======== Source extract
Before we jump to the topic under discussion, let us first learn what a ‘blended’ family means.

A Blended Family or a Step Family or a Complex Family is one where one or both parents have children from a previous relationship, but have now combined to form a new family.

Whether a family is blended or not can impact how families must structure their Estate Plans to achieve their goals.

An Adopted Child is treated identically to how biological children of the adopting parent are. However, there are some unique issues to consider while having an adopted child and planning for your Estate.

1. Establishing a Trust for your Adopted Child

A Trust is a powerful Estate Planning tool. Holding assets in a Trust for a child can make sure the child’s future is protected and the assets that are to be passed to the child will be used for the child’s benefit.

Holding assets in a trust can ensure they remain protected until the child is of age (18 or above) or mature enough to realize its importance and utilize it for their benefit.

If an adopted child has special needs, one can establish a Special Needs Trust. A Special Needs trust allows one to keep money aside for the child without jeopardizing the child’s right to receive government benefits.

2. Appoint a Guardian for your adopted child

If your adopted child is below eighteen, it is important to appoint a guardian who understands the family situation. This also means the guardian knows about the adoption and is willing to maintain the lifestyle that was created for the adopted child.

You should also make sure the guardian you appoint for your adopted child knows the terms of the adoption and understands the sensitivities in regards to the child’s family structure. Also, if the child’s biological parents are present, the guardian must be able to maintain a relationship with them if possible.
================
======== Provided data
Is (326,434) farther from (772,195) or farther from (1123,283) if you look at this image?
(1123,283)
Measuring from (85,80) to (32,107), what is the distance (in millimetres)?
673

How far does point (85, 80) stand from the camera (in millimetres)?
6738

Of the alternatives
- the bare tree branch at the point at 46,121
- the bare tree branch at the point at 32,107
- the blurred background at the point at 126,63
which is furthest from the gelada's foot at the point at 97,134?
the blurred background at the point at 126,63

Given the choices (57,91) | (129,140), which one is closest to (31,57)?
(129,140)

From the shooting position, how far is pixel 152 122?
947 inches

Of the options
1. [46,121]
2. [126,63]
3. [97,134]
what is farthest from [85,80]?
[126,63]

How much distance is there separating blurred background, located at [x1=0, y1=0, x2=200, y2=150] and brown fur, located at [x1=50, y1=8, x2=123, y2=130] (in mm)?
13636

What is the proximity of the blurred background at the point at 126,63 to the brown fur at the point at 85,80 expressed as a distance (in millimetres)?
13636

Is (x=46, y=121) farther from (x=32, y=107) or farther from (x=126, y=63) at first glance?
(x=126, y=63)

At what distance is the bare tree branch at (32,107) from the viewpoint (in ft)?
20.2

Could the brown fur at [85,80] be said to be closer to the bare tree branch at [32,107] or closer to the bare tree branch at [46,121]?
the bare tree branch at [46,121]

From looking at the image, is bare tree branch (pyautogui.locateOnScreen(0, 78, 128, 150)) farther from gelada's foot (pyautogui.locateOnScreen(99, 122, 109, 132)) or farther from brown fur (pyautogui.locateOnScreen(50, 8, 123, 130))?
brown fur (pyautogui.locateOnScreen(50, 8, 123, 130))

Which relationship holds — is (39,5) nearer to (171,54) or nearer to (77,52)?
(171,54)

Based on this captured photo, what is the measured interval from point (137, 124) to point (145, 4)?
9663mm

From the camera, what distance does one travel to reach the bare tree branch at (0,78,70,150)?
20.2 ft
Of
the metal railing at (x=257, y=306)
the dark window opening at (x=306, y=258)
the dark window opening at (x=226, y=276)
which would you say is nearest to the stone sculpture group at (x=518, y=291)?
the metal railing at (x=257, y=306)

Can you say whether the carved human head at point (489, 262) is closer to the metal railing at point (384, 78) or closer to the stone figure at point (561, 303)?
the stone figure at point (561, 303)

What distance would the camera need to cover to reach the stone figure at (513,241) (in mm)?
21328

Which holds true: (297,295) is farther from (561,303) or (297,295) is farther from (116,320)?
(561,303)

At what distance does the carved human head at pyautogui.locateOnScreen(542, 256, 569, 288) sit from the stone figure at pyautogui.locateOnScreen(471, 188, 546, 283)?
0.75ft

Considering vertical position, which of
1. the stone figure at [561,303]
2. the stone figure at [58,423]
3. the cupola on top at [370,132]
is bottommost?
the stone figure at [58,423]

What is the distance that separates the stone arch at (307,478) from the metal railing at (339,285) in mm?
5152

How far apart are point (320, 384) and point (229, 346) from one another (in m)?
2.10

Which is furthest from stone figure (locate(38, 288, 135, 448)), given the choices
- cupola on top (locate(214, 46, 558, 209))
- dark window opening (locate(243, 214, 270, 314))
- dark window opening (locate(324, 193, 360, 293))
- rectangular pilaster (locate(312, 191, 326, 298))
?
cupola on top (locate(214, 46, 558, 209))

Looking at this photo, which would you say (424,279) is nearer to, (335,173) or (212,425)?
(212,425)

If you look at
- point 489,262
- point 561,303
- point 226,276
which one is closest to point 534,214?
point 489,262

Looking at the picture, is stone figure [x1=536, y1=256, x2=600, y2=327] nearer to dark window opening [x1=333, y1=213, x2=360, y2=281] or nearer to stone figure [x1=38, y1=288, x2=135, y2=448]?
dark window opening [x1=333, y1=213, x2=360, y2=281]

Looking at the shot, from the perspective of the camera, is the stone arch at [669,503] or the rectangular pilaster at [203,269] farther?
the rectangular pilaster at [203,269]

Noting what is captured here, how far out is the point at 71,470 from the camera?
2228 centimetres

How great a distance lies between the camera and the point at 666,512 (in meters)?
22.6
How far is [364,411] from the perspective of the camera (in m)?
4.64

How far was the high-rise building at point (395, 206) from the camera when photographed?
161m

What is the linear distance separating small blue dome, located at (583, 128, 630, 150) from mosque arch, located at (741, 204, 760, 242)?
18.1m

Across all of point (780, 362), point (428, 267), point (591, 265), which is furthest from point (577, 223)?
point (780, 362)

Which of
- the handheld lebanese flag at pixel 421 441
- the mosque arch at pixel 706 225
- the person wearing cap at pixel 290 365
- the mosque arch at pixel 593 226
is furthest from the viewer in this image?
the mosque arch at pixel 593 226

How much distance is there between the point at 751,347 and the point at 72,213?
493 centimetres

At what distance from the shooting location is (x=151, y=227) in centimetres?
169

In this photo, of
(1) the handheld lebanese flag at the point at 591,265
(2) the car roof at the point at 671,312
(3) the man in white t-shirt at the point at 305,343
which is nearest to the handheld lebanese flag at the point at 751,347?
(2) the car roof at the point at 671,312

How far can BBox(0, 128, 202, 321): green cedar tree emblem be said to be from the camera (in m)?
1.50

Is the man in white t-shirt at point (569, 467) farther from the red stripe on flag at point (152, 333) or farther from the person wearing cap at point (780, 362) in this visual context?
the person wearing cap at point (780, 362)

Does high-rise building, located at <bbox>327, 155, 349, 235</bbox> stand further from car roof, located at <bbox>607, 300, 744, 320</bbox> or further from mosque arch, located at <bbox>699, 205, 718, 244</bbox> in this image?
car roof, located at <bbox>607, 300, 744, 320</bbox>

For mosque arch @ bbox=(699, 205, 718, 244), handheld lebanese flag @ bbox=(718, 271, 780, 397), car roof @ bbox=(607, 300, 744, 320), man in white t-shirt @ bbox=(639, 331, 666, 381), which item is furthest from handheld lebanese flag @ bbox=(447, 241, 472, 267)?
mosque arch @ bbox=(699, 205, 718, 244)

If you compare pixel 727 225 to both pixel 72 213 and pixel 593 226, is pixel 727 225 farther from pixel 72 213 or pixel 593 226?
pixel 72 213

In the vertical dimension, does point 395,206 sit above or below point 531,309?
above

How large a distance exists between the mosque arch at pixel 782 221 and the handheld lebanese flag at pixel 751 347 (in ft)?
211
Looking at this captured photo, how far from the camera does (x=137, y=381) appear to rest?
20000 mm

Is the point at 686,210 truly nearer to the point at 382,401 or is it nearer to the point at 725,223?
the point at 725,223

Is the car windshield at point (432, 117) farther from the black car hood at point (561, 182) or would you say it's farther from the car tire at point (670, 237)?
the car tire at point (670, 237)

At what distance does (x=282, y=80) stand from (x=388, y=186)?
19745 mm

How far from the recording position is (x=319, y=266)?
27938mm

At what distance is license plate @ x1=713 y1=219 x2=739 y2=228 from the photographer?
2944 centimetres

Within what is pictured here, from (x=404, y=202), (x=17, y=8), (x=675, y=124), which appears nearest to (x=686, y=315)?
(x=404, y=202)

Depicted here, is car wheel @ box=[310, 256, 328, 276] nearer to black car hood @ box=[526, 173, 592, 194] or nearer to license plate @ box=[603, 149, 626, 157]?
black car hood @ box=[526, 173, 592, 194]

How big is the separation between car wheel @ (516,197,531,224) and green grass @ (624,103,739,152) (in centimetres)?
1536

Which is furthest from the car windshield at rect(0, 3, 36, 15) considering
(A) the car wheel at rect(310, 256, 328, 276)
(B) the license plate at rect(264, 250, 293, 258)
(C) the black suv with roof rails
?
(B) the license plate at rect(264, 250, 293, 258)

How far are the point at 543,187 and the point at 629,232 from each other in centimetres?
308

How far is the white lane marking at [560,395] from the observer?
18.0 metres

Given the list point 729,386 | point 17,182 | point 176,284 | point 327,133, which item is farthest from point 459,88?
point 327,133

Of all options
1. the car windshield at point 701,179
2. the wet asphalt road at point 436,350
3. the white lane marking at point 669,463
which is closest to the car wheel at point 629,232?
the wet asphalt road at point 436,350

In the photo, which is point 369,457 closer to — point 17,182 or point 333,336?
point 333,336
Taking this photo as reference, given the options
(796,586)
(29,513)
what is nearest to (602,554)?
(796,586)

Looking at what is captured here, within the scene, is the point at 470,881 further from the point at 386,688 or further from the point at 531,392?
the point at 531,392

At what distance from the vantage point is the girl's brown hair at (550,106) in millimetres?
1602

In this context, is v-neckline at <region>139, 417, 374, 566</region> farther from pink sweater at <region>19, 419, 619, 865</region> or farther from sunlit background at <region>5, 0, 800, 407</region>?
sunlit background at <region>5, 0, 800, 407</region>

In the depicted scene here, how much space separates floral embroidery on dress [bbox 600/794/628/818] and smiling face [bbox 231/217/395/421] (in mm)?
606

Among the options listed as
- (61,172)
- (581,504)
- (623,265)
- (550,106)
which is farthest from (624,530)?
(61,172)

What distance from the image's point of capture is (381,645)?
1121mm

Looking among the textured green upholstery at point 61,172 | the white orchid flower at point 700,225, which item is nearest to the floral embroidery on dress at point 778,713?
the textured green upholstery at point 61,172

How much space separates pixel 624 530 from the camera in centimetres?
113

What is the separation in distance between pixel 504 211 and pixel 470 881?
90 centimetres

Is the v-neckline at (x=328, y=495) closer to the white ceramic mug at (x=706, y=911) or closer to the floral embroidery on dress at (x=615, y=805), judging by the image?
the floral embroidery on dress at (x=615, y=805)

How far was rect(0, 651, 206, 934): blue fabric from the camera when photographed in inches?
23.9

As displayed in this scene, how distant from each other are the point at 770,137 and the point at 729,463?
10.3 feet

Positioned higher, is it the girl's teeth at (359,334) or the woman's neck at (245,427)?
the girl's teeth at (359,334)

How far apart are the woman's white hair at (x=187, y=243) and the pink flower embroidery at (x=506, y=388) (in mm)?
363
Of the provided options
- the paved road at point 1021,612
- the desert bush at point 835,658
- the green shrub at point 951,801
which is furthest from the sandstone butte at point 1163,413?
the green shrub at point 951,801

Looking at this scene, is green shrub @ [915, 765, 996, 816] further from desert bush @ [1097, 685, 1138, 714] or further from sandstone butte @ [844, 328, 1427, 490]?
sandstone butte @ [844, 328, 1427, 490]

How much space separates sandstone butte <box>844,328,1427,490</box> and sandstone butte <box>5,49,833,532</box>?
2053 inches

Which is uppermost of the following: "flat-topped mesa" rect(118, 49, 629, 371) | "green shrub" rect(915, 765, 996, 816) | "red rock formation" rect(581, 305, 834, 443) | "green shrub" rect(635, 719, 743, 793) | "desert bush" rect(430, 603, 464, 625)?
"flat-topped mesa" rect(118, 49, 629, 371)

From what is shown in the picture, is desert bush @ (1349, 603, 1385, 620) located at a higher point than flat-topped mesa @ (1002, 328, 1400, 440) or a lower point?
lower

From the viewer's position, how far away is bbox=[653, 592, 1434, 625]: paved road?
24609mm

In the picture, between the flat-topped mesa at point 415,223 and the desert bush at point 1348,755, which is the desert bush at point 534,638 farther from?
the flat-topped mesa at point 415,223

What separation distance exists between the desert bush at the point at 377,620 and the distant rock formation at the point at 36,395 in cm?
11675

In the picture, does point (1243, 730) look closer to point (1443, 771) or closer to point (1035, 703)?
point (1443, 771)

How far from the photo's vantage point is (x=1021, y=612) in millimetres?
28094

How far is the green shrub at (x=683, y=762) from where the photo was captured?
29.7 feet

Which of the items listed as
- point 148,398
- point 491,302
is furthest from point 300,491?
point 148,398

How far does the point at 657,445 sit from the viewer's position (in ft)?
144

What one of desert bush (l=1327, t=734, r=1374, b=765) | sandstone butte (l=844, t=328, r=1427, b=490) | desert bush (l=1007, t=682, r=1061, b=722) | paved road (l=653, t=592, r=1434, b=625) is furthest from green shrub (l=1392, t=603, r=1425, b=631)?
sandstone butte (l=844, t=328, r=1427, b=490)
================
=== Set of tasks ===
#1 Answer these questions from the estate planning text:
(a) What does a Special Needs Trust allow one to do?
(b) What age does the text give for a child being "of age"?
(c) If the child's biological parents are present, what must the guardian be able to do?
#2 For each statement, say whether it agrees with the estate planning text, and quote the words that decide it.
(a) In a blended family, one or both parents have children from a previous relationship.
(b) An adopted child is treated differently from the biological children of the adopting parent.
(c) Appointing a guardian is important when the adopted child is below eighteen.
The records above are separate from the estate planning text.

=== Exercise responses ===
#1
(a) Keep money aside for the child without jeopardizing the child's right to receive government benefits.
(b) 18 or above.
(c) Maintain a relationship with them if possible.

#2
(a) Yes: "one where one or both parents have children from a previous relationship, but have now combined to form a new family."
(b) No: "An Adopted Child is treated identically to how biological children of the adopting parent are."
(c) Yes: "If your adopted child is below eighteen, it is important to appoint a guardian who understands the family situation."